L’acte qui applique cette décision participe aujourd’hui encore de l’illicite, avec quelques nuances si on le compare à celui consistant à réaliser une interruption de grossesse antérieurement à la loi de 1975. De fait, l’assistance au suicide ne connaissant aucune sanction spécifique, les poursuites judiciaires relèvent de textes d’ordre plus général comme le meurtre ou l’empoisonnement.
Cependant, par leurs fondements inadéquats et au-delà de ces derniers, la mise en cause de ceux qui ont assisté une personne souhaitant abréger sa vie aboutit dans la grande majorité des cas à un non lieu, creusant le fossé entre la loi et son application et, par là, portant atteinte à la démocratie.

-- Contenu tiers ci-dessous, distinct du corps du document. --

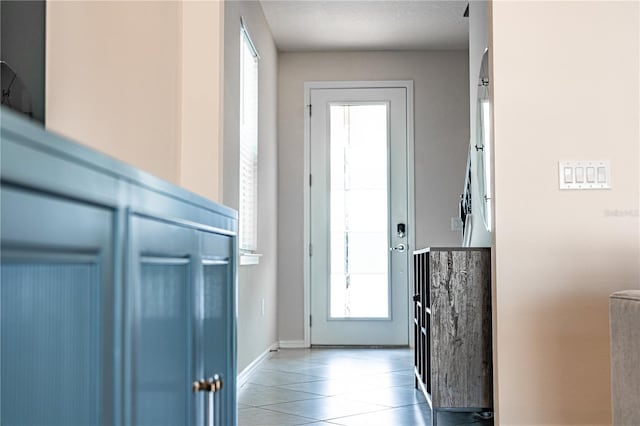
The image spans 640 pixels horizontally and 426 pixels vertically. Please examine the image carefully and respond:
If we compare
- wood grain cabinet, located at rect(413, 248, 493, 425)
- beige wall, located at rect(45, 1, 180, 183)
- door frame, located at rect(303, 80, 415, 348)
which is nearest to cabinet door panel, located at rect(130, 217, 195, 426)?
beige wall, located at rect(45, 1, 180, 183)

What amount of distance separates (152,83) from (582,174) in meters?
1.64

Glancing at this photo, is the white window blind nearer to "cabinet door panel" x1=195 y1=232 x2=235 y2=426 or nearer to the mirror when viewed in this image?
the mirror

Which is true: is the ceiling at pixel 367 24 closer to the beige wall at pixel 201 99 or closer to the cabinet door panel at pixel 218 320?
the beige wall at pixel 201 99

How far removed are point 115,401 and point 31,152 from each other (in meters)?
0.33

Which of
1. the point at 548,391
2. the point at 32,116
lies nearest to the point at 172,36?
the point at 32,116

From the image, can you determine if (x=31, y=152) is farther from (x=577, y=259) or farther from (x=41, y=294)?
(x=577, y=259)

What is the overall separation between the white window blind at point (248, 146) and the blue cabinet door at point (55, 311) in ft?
13.0

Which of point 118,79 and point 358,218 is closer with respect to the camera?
point 118,79

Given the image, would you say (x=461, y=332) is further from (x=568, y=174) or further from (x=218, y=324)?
(x=218, y=324)

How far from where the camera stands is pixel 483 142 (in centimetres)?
411

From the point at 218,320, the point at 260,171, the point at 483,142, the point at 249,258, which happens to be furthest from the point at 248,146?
the point at 218,320

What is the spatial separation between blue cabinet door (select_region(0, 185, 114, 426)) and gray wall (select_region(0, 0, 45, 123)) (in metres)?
1.05

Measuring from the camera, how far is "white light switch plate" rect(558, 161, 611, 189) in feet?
9.33

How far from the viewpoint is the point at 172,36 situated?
2.74 metres
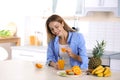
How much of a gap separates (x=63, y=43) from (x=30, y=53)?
1454 mm

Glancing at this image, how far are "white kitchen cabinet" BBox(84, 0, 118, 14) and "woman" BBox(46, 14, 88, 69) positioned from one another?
115 centimetres

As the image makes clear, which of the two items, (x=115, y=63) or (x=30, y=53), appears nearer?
(x=115, y=63)

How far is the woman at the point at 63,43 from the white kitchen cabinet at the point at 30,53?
118 cm

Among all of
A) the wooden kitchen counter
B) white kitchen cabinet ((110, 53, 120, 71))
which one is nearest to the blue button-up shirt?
white kitchen cabinet ((110, 53, 120, 71))

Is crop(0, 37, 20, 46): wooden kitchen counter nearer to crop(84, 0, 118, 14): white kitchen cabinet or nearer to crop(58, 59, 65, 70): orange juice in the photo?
crop(84, 0, 118, 14): white kitchen cabinet

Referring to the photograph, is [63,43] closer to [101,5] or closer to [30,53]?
[101,5]

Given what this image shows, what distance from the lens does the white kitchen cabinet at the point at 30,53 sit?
159 inches

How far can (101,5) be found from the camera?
12.6 feet

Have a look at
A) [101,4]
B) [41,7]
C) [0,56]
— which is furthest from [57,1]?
[0,56]

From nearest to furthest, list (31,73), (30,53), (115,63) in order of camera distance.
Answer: (31,73) < (115,63) < (30,53)

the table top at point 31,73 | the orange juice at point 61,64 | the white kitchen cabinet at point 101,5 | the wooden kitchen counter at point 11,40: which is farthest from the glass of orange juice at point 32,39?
the orange juice at point 61,64

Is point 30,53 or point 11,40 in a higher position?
point 11,40

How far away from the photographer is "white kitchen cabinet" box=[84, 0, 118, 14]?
147 inches

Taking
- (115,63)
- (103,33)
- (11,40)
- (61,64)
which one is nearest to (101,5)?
(103,33)
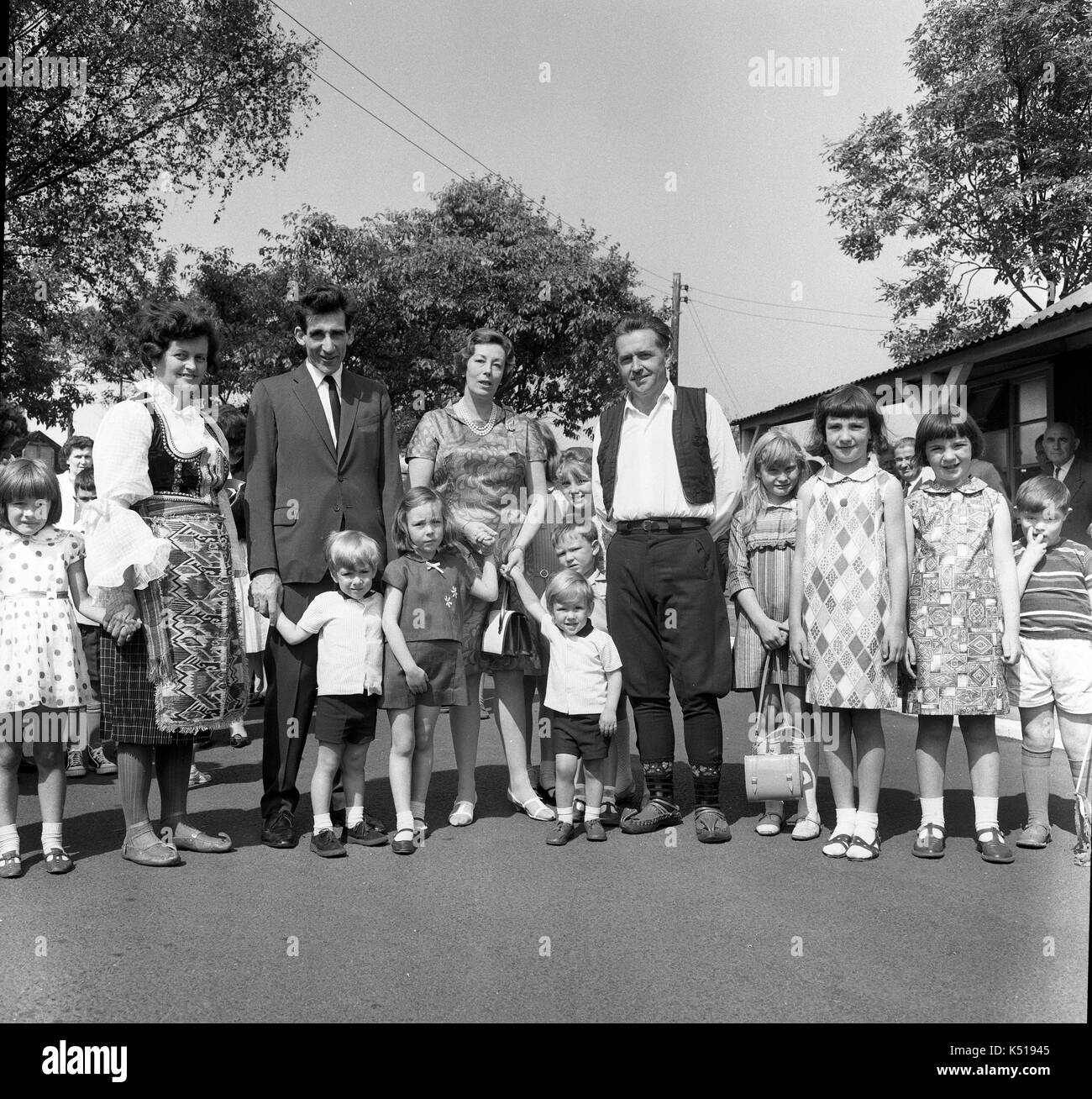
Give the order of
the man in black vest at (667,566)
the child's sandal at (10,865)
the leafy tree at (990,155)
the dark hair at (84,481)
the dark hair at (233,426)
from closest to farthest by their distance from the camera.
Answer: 1. the child's sandal at (10,865)
2. the man in black vest at (667,566)
3. the dark hair at (233,426)
4. the dark hair at (84,481)
5. the leafy tree at (990,155)

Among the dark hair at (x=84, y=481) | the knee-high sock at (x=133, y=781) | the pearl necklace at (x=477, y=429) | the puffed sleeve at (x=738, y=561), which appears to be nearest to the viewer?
the knee-high sock at (x=133, y=781)

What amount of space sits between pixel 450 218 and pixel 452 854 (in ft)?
82.1

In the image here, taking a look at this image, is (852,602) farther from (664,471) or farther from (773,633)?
(664,471)

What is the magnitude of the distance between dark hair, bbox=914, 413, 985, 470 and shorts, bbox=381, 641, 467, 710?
2215 mm

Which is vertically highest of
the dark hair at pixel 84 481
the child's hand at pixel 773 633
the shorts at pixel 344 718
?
the dark hair at pixel 84 481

Et comme il en a été pour l’avortement, on constate aujourd’hui que la parole se libère et nombre de travaux en tous genres font état de récits de personnes soit en ayant aidé d’autres soit à mettre un terme à leur vie, soit les ayant accompagné pour le faire à l’extérieur de nos frontières. Depuis ce qu’on a appelé les «affaires » Vincent Humbert et Chantal Sébire, l’étau du secret s’est desserré, et, un témoignage, voire une inculpation, appelant d’autres témoignages, on peut penser que la question de l’aide à la fin de vie est sur la pente du devenir public.
Est-ce que cela correspond à un changement de la mentalité consistant à faire de la fin de vie une affaire publique ? Certainement pas. Ce phénomène correspond à une demande sociale qui porte la parole jusqu’à l’espace public.
Le rapprochement avec l’histoire de l’IVG laisse penser que si une loi l’autorise, l’aide à la fin de vie, après être passée par l’exposition publique, retrouvera son lieu naturel : la sphère de l’intimité et qu’elle restera, elle aussi, comme l’IVG, ce qu’elle est pour ceux qui la choisissent, un moment difficile et douloureux, voire tragique.
Le passage par l’exposition dans l’espace public aura été le passage obligé entre l’intime du secret et celui du respect, entre le silence de l’interdit et celui de la conscience de chacun.